Instructions>
1) Duplicate the part of the Logstash post starting with "flush_size => 50" and going on through "them in the output plugin?".
2) What batch_size does the mongodb input in the Logstash post use?
** start of Selected extract **
Goal: I need to parse the collection name, and the id from the input and use it as the type=collection_name and id=mongo_id.
Here is my config:
input {
mongodb {
uri => '<connectionString>'
collection => '(collection1|collection2|collection3)'
batch_size => 300
}
}
filter {
grok {
match => [
????
]
]
}
output {
elasticsearch {
hosts => ["<es-host>"]
index => "<index>"
flush_size => 50
document_type => "<COLLECTIONTOPARSE>"
document_id => "<IDTOPARSE>"
}
I think I need the grok match to parse the collection and id in mongo, but I could use some help.
When I run this without the filter, and search in ES, it shows the doc structure below. A lot has been omitted, but I've included what is necessary for parsing the collection name and mongo_id out.. but I'm not sure how to do it. Do I need a multi-line filter? How do I parse the variables and reference them in the output plugin?
{
"took": 17,
"timed_out": false,
"_shards": {
"total": 5,
"successful": 5,
"failed": 0
},
"hits": {
"total": 300,
"max_score": 1,
"hits": [
{
"_index": "index-name1",
"_type": "logs",
"_id": "AV6Wy_ltr_CCklAgCDn1",
"_score": 1,
"_source": {
"host": "<some host value>",
"@version": "1",
"@timestamp": "2017-09-18T21:01:43.291Z",
"logdate": "2015-09-30T18:25:02+00:00",
"mongo_id": "IDTOPARSE",
"_class": "word.word1.word2.word3.COLLECTIONTOPARSE.subcollection",
}
},
...
]
}
}
My regex expressions that parse the COLLECTIONTOPARSE and IDTOPARSE are below, but I don't know if "match" will filter out everything but the match, or will actually create variables I can use in the output plugin?
.?+.word3.([a-zA-Z]+)..?+",
OR .?.word3.([a-zA-Z]+)..?",
"mongo_id": "([a-zA-Z]+)",
** end of Selected extract **
** start of Material shown **
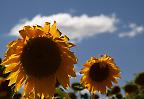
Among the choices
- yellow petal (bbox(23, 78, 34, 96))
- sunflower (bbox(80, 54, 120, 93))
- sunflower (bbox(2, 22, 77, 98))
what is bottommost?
yellow petal (bbox(23, 78, 34, 96))

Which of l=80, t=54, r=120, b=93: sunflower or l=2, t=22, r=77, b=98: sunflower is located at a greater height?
l=80, t=54, r=120, b=93: sunflower

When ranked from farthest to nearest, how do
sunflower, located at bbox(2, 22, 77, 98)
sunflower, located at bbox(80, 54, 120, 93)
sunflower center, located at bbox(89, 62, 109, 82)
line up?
sunflower center, located at bbox(89, 62, 109, 82)
sunflower, located at bbox(80, 54, 120, 93)
sunflower, located at bbox(2, 22, 77, 98)

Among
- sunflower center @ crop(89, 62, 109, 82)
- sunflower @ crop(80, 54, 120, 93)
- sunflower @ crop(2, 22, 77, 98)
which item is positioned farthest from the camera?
sunflower center @ crop(89, 62, 109, 82)

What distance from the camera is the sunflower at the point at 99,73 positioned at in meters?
12.1

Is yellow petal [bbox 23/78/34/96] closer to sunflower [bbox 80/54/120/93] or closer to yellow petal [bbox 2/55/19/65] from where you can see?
yellow petal [bbox 2/55/19/65]

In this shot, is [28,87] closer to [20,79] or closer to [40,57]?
[20,79]

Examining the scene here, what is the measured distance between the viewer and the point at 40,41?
663cm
** end of Material shown **
Full answers>
1)
flush_size => 50
document_type => "<COLLECTIONTOPARSE>"
document_id => "<IDTOPARSE>"
}
I think I need the grok match to parse the collection and id in mongo, but I could use some help.
When I run this without the filter, and search in ES, it shows the doc structure below. A lot has been omitted, but I've included what is necessary for parsing the collection name and mongo_id out.. but I'm not sure how to do it. Do I need a multi-line filter? How do I parse the variables and reference them in the output plugin?

2) 300